**Selected extract**
Edo investigates...

Frogs

It was early summer, the air still damp from the rain. I wiped the sweat from the back of my neck and started to wonder what had woken me. Pssshhhhh thump. Pssshhhhh thump. It was five in the morning, and the sound, like any sound at that time of day, was deafening. Reaching for the light, I searched in vain for a burglar, an out-of-control machine or a lost drummer boy. In desperation, I began to tear up the bedding, rifle behind the curtains, throw piles of books across the table. Just as I was about to give up, I saw a plastic bag, abandoned for a week, twitch on my tatami. Pssshhhhh thump. Pssshhhhh thump. I lifted up the bag and watched a small, green frog, about the size of my thumb, hop contentedly across the room.

Imprisoning it in a glass with little difficulty, I decided to put it outside. But I was more used to dealing with cockroaches, and forgot how soft and vulnerable its little green body would be. Dropping it on the balcony outside, I watched with horror as it bounced away, not in elegant, forward arches, as it previously had, but in a slow, pathetic curve, one of its legs dragging awkwardly behind it. Conscious of the damage I had done, I vowed to investigate these most mysterious and fascinating of creatures. What are they like, how many are there, and haven't Japanese people ever eaten them, even during the war?

A small boy

The starting point when investigating small bug-like things that live in muddy places is to ask a small boy, so that's what I did. Unfortunately, my local four-year-old insect expert, who rose to international stardom by walking up to the desk at the Igashira Park Butterfly Centre with a book under his arm and saying, "I have come to do some research", didn't know anything about frogs. Forlorn and data-less, I had a look on the internet, and talked to some drunk Japanese people. Here is what I discovered.

**Exercise requirements**
A - List the things the narrator of the frog essay searched for while hunting for the source of the sound.
B - Pick up the frog essay after its final sentence and continue it.
The material that comes after this essay is unrelated to it.

**Source material**
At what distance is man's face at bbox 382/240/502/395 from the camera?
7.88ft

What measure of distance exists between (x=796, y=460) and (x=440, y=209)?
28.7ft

**Results of the exercise**
A -
- A burglar
- An out-of-control machine
- A lost drummer boy

B -
A lot of frogs

Japan has a lot of frogs. The CIA World Handbook1 does not carry specific frog statistics2 but it does reveal that the country has a total land area of 374,744 square kilometres. 67% of this consists of forest and woodland, and there are probably lots of frogs there, but I've never actually seen one so I'll leave them out of my calculations. 11%, however, is arable, and a good ten elevenths must be rice fields, so that makes 37,474.4 square kilometres of frog-friendly paddy. Assuming a minimum rice-field occupancy rate of one frog per square metre, or 1,000 x 1,000 = 1,000,000 frogs per square kilometre, and rounding down to allow for any possible inaccuracies inherent in my method3, I would make a confident minimum estimate of 10 billion frogs. To put this number in perspective, if all the frogs in Japan climbed on top of each other and jumped 5 centimetres each at the same time, the top one would bump his head on the moon4.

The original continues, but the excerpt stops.